[Opening Records for this task section]

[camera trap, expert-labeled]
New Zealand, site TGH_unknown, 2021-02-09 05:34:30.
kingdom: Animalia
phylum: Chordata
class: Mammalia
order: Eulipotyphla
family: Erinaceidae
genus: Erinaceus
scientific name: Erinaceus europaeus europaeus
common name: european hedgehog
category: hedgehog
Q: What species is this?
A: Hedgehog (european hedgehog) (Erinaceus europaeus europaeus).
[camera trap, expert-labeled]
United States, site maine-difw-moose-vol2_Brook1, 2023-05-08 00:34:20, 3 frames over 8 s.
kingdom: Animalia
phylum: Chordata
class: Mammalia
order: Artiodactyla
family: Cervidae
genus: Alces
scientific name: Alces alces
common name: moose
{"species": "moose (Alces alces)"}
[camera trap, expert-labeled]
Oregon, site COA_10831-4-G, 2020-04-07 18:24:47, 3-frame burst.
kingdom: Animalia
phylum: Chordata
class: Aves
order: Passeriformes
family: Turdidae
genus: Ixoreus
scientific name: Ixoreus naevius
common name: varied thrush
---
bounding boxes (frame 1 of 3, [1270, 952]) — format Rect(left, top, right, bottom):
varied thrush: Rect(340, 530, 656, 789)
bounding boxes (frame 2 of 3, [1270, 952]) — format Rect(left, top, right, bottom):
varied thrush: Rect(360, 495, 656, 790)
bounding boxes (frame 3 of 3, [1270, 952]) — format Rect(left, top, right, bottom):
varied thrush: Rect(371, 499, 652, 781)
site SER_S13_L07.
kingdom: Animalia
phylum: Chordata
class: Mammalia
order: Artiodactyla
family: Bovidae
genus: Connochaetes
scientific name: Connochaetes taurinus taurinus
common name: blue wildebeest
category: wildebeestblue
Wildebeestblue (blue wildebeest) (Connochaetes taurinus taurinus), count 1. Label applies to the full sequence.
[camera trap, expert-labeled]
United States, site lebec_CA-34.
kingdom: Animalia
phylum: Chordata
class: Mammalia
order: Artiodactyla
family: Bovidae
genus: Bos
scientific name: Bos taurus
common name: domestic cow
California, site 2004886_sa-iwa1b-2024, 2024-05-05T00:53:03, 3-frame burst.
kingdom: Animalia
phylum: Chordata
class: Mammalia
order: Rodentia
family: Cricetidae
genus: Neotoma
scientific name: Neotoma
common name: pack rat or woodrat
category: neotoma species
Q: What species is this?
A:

[Closing Records for this task section]

● Work to be completed
Identify each line in the records above containing the word "common"; copy those lines.

● Output of the exercise
common name: european hedgehog
common name: moose
common name: varied thrush
common name: blue wildebeest
common name: domestic cow
common name: pack rat or woodrat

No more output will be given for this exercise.